Segment Start: Passage to read

While this might be the reality somewhere, market research is not reserved for just giant cracker companies and it encompasses a lot more than focus groups. In fact, market research is about as down to earth as marketing gets.

Marketing is essentially about listening, learning and reacting to your customers. Everyone is familiar with the reacting part, such as building a Web site or sending out a coupon, but it’s the listening and learning part that separates successful companies from those that struggle.

For example, Blockbuster closed 960 stores in 2009 and intends to close another 545 in 2010. Is that because of the economy? Is it because no one wants to watch movies anymore? Of course not. In an article on About.com, Fortune 500 retail consultant Barbara Farfan writes, “Blockbuster’s results seemingly have little to do with the Great Recession ... Blockbuster’s leaders failed to ask or answer the question, ‘How can we make the movie rental experience better for the customer?’” Without asking that question, without listening and learning, Blockbuster had no chance at a successful reaction.

The reality is customers are always sending signals about what, when, how and why they buy the things they do. However, it takes careful observation and organization to accumulate all the pieces of information and combine that into a lesson you can react to. However, for the vast majority of carwashes, the only way you can maximize your investment and stay healthy despite weather, economy or any other threats, is to understand the answer to questions like these:

Which segments are your most profitable? Is it busy moms running errands, or is it commuters on their way home from work? How does that change on different days of the week or even hours of the day? Which neighborhoods respond to which kinds of promotions? What is the ideal price point for your top package? How long are people willing to wait to get their car washed? What level of quality are they looking for in that time and at that price?

There are literally hundreds of questions like these that can be answered only through deliberate market research. When you combine all those answers and all of those insights, you get a composite picture that is the foundation of a great marketing plan. When you do it continuously you can evolve your marketing and adapt to even the most rapidly changing market. The reality for the vast majority of carwashes is that this is the only way to stay healthy and continue to grow.

Segment End: Passage to read
Segment Start: Excerpted data

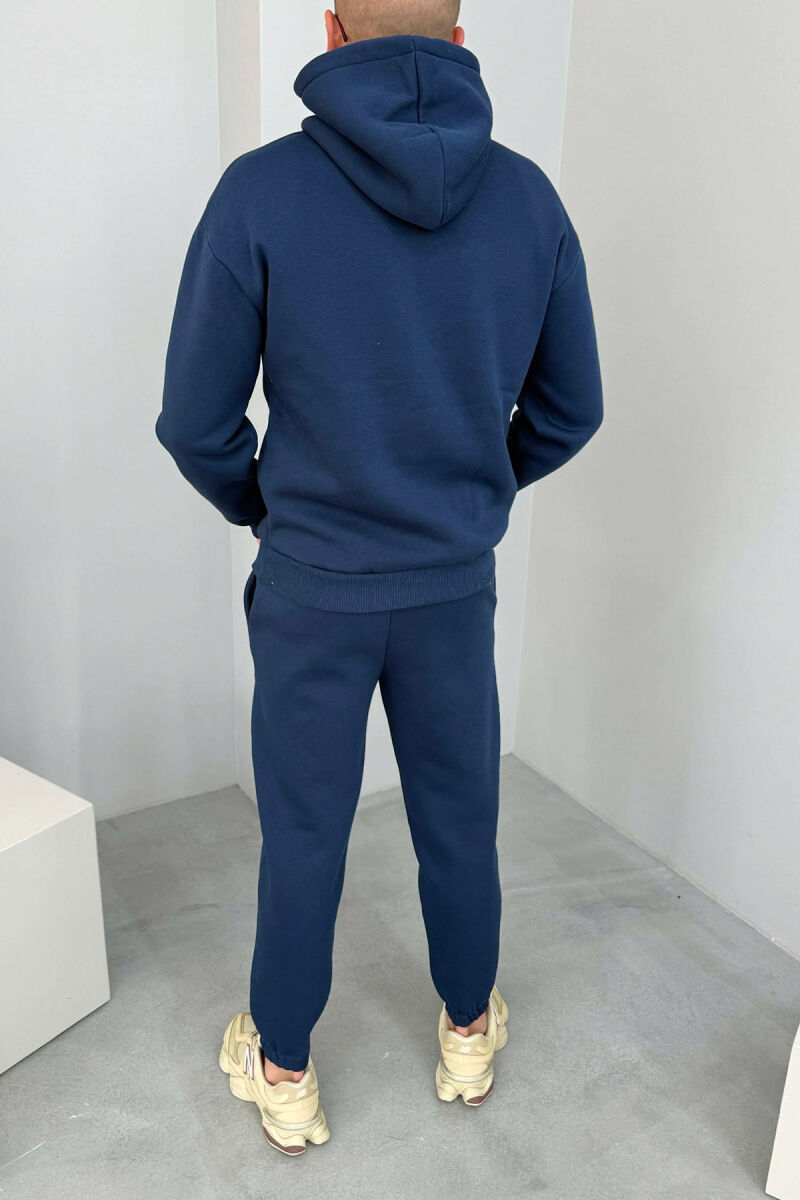 KOSTUM NJE NGJYRESH HOODIE ME SHKRIME + TUTA PER MESHKUJ NE NGJYRE BLU - 5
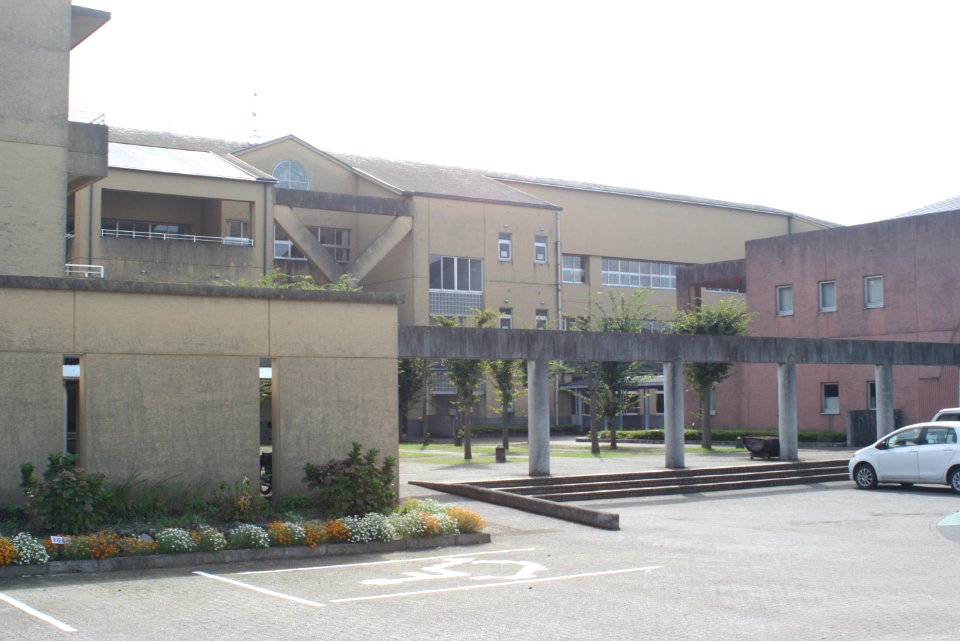 Keyakidai Junior High School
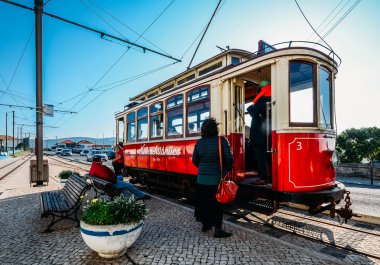 Sintra tramvay hattı, Portekiz kıyısındaki Sintra 'dan Praia das Macas' a uzanan dar bir turist tramvay hattıdır.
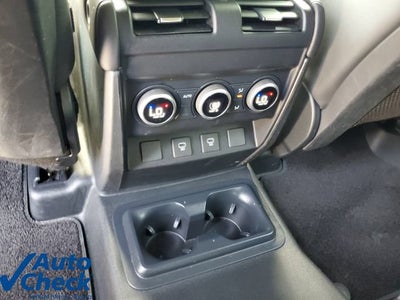 2025 Land Rover Defender X-Dynamic SE
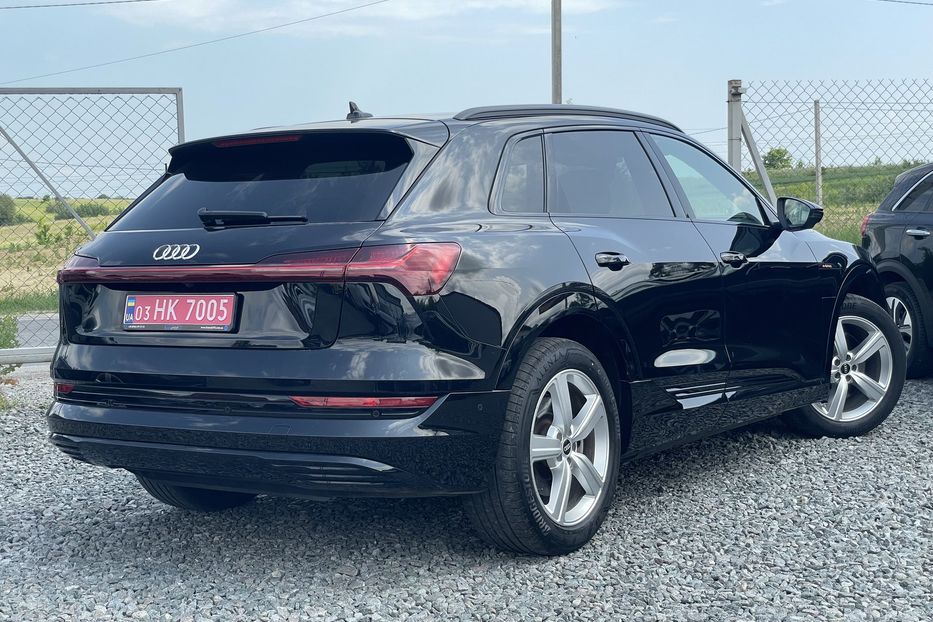Продам Audi E-Tron 55 quattro 2021 года в Львове
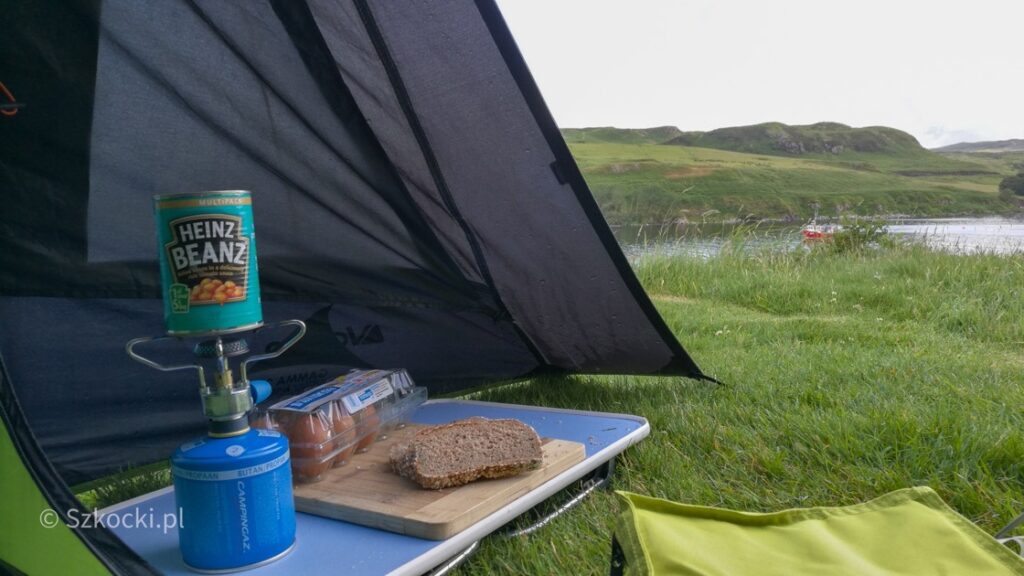 Spanie pod namiotem na wyspie Skye. Foto: M. Błażejczak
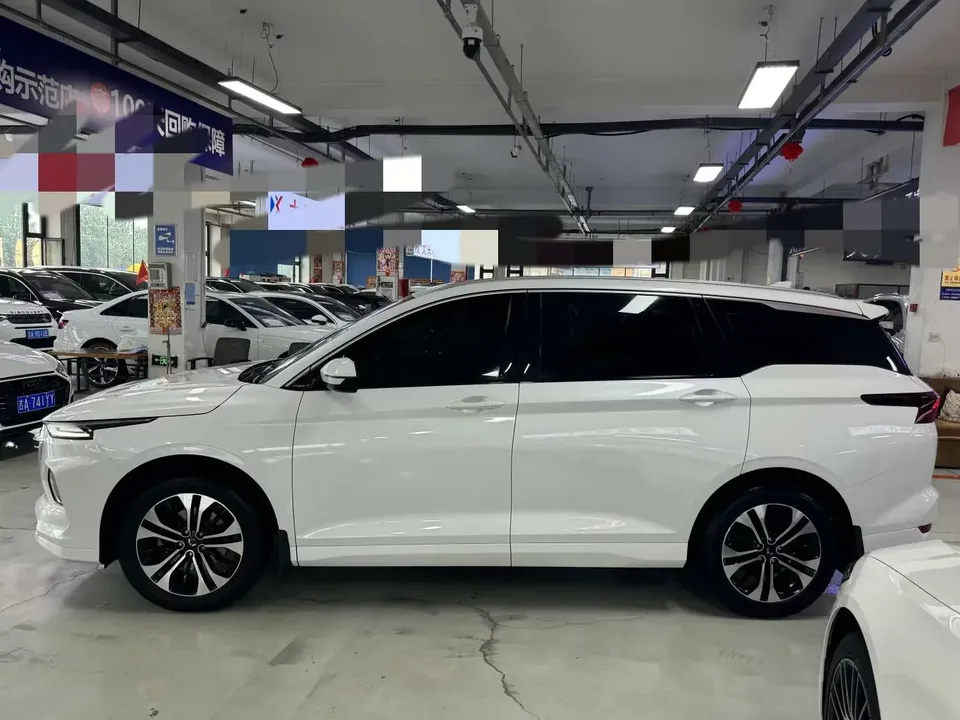 Wuling Capgemini Victory Capgemini Victory 2022 1.5T CVT flagship model 2023 — thumbnail 4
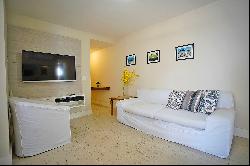 Flat in Ipanema with partial sea view and full amenities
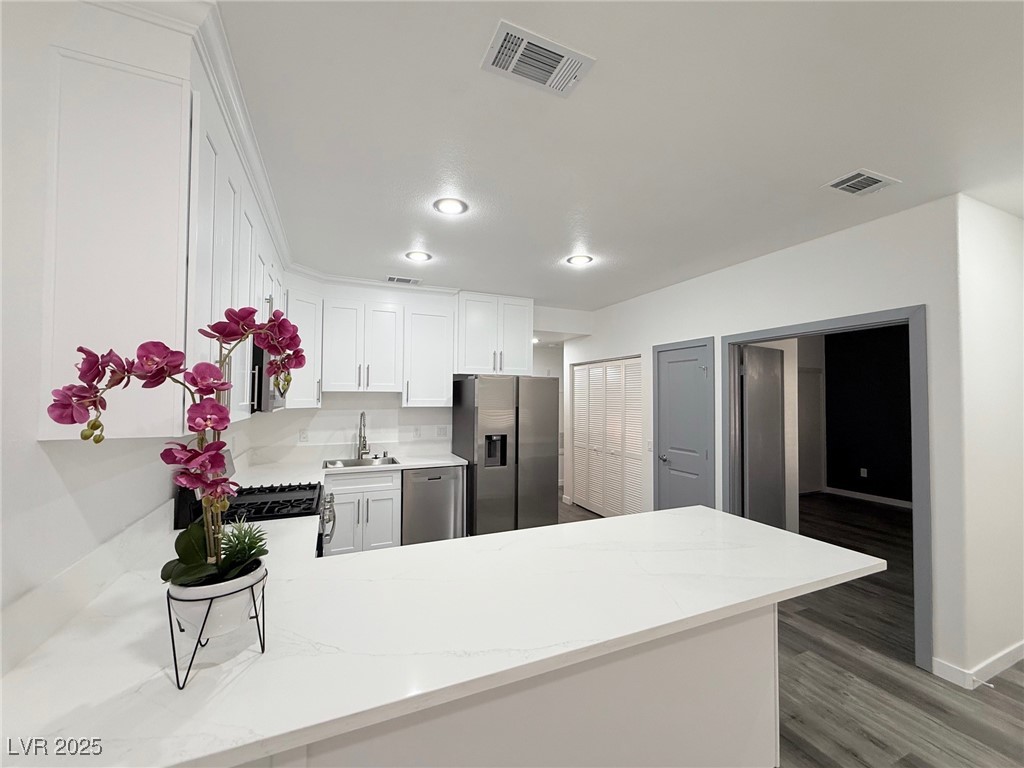 5415 West Harmon Avenue 1006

Segment End: Excerpted data

**Activity**
Could you carry on the piece about market research for carwashes, picking up after its final sentence? The listing isn't needed for anything here.

**Answer box**
So the question is how exactly do we go about conducting market research? Let’s discuss six methods of listening to your market. Each will help you obtain data that tells you something about your customers and potential customers. When you put all the information together, you will learn about your customers and be ready to react accordingly.

It also is important to have some objectives or general goals in mind before you start collecting your data. What do you hope to accomplish by assembling this information? Market research might help you find the right price or determine the right assembly of services. It can help you discover which marketing tools work best and where, as well as figure out what you’re doing right and wrong and how to do more of the former and less of the latter.

Understanding clear objectives is important because information is only as useful as the decisions it enables.

Research Methods

1. Segmentation – This is the categorization of the different groups in your community and is based on a mix of characteristics, such as age, race, education level and income. However, it’s more than just a group of people that make the same amount of money or drive similar cars. It is essentially various lifestyle groups. The easiest way to determine which segments are most popular in your market is to purchase a segmentation report from a market research firm.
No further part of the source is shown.